==== Provided data ====

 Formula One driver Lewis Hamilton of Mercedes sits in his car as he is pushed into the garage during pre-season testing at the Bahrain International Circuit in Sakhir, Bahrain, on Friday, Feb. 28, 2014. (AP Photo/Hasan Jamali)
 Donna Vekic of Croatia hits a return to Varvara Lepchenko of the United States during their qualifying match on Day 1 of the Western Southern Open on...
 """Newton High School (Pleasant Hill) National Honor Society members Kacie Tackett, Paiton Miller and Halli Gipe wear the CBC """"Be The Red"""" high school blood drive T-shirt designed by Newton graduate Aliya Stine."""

====

Your instructions:
Word for word, transcribe the entire listing shown above.

Response below:
 Formula One driver Lewis Hamilton of Mercedes sits in his car as he is pushed into the garage during pre-season testing at the Bahrain International Circuit in Sakhir, Bahrain, on Friday, Feb. 28, 2014. (AP Photo/Hasan Jamali)
 Donna Vekic of Croatia hits a return to Varvara Lepchenko of the United States during their qualifying match on Day 1 of the Western Southern Open on...
 """Newton High School (Pleasant Hill) National Honor Society members Kacie Tackett, Paiton Miller and Halli Gipe wear the CBC """"Be The Red"""" high school blood drive T-shirt designed by Newton graduate Aliya Stine."""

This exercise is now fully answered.